Gabriel Eduardo Olivas doused himself with gasoline, but it was the cops who finished the job. “If we tase him,” one officer reportedly exclaimed, “he is going to light on fire!” Disregarding that warning, two Arlington, Texas officers ignited a fire that killed Olivas and burned his house down. Given the threat the suicidal man posed, the U.S. Court of Appeals for the 5th Circuit ruled in February that reckless response by police was reasonable.

—Driver liability coverage

Bonneville County, Idaho Sheriff’s Deputy Wyatt Maser died after Sgt. Randy Flegel accidentally hit him with a police cruiser. The cops tried to blame Jenna Holm, who had driven off the road and allegedly threatened police with a machete but was subdued and lying on the ground by the time Flegel drove into Maser, who was crossing the street to handcuff her. A judge dismissed the manslaughter charge against Holm in September.

—The voters must be bigots

Republican neophyte Glenn Youngkin’s upset victory in Virginia’s gubernatorial election was driven largely by anger at Democrat Terry McAuliffe’s position that parents should have no say in what their children are taught in public schools. Rather than reckon with the frustration underlying that sentiment, McAuliffe and his supporters blamed racism.

—Drug warriors absolve themselves

As drug-related deaths reached record levels, politicians continued to blame opioid manufacturers, pharmacies and “transnational criminal organizations.” They seemed oblivious to their own role in making drug use more dangerous by forcing consumers to rely on black-market products of unknown composition and by pushing traffickers toward increasingly potent substances that are easier to smuggle.
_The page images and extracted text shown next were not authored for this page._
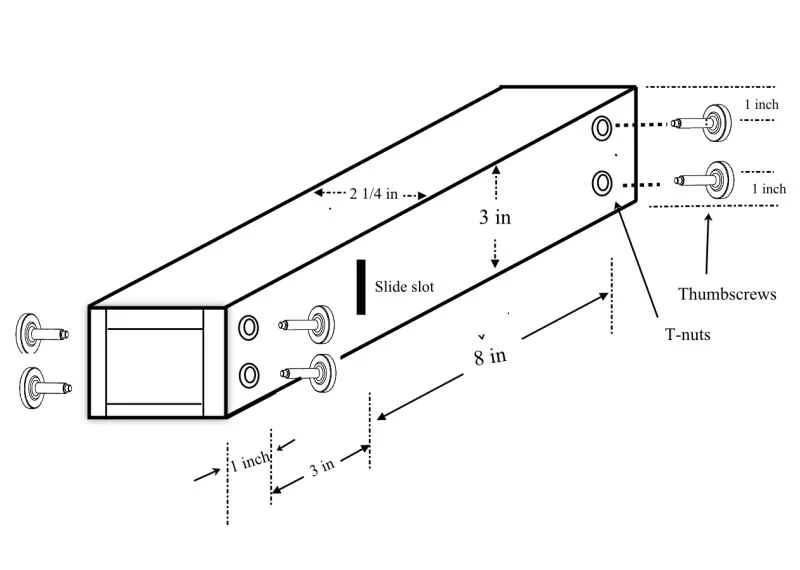 1 inch

1 inch

2 1/4 in

3 in

Slide slot

Thumbscrews

T-nuts

8 in

1 inch

3 in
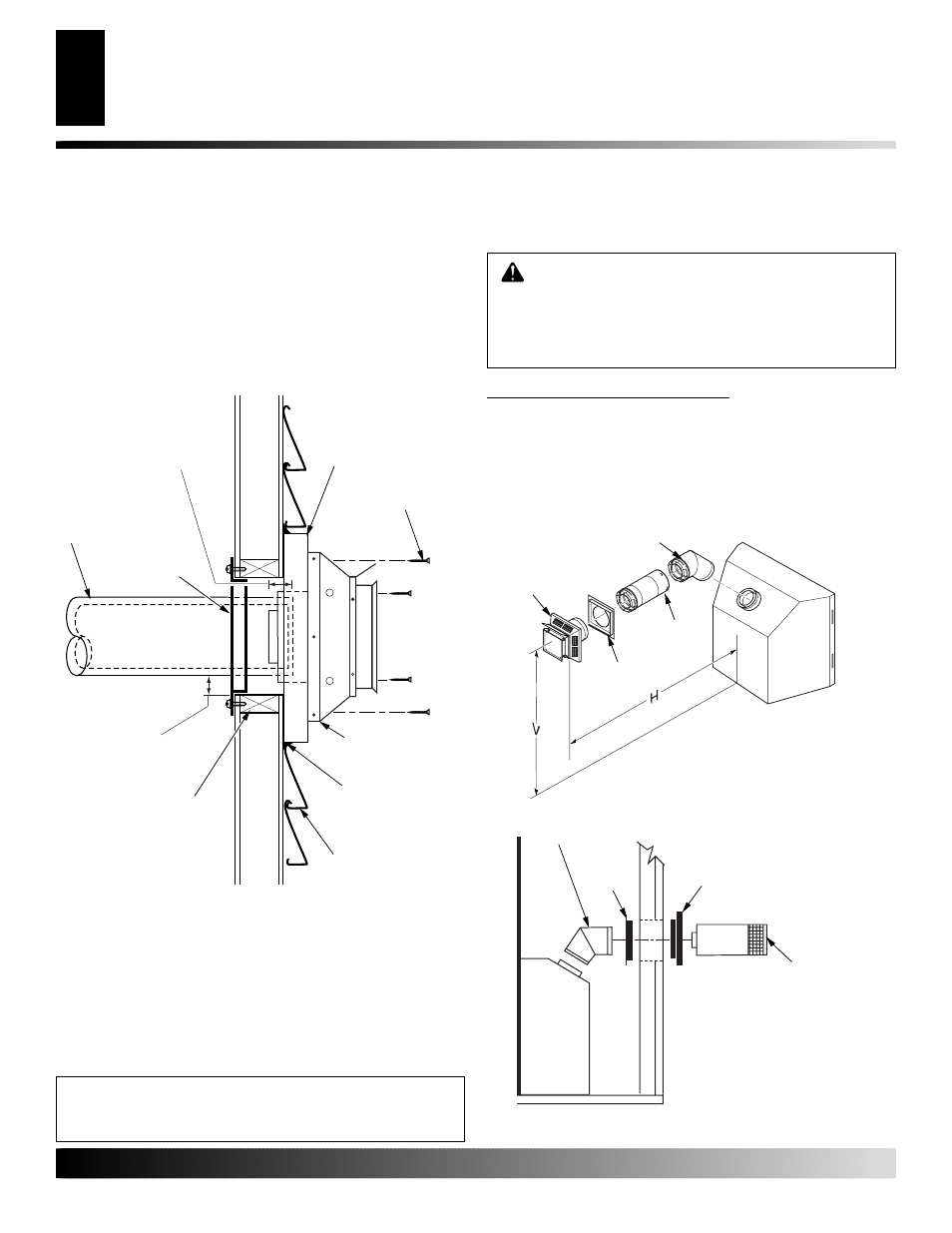 H

V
—A privatized abortion ban

S.B. 8, a Texas law that took effect at the beginning of September, prohibits abortion after fetal cardiac activity can be detected but limits enforcement to private civil actions, promising successful plaintiffs a $10,000 bounty plus reimbursement of their legal expenses. Chief Justice John Roberts expressed dismay at this “unprecedented” attempt to evade pre-enforcement review by federal courts, wondering “whether a state can avoid responsibility for its laws in such a manner.” The answer, it turned out, was yes, and even conservatives who oppose abortion should be troubled by the implications.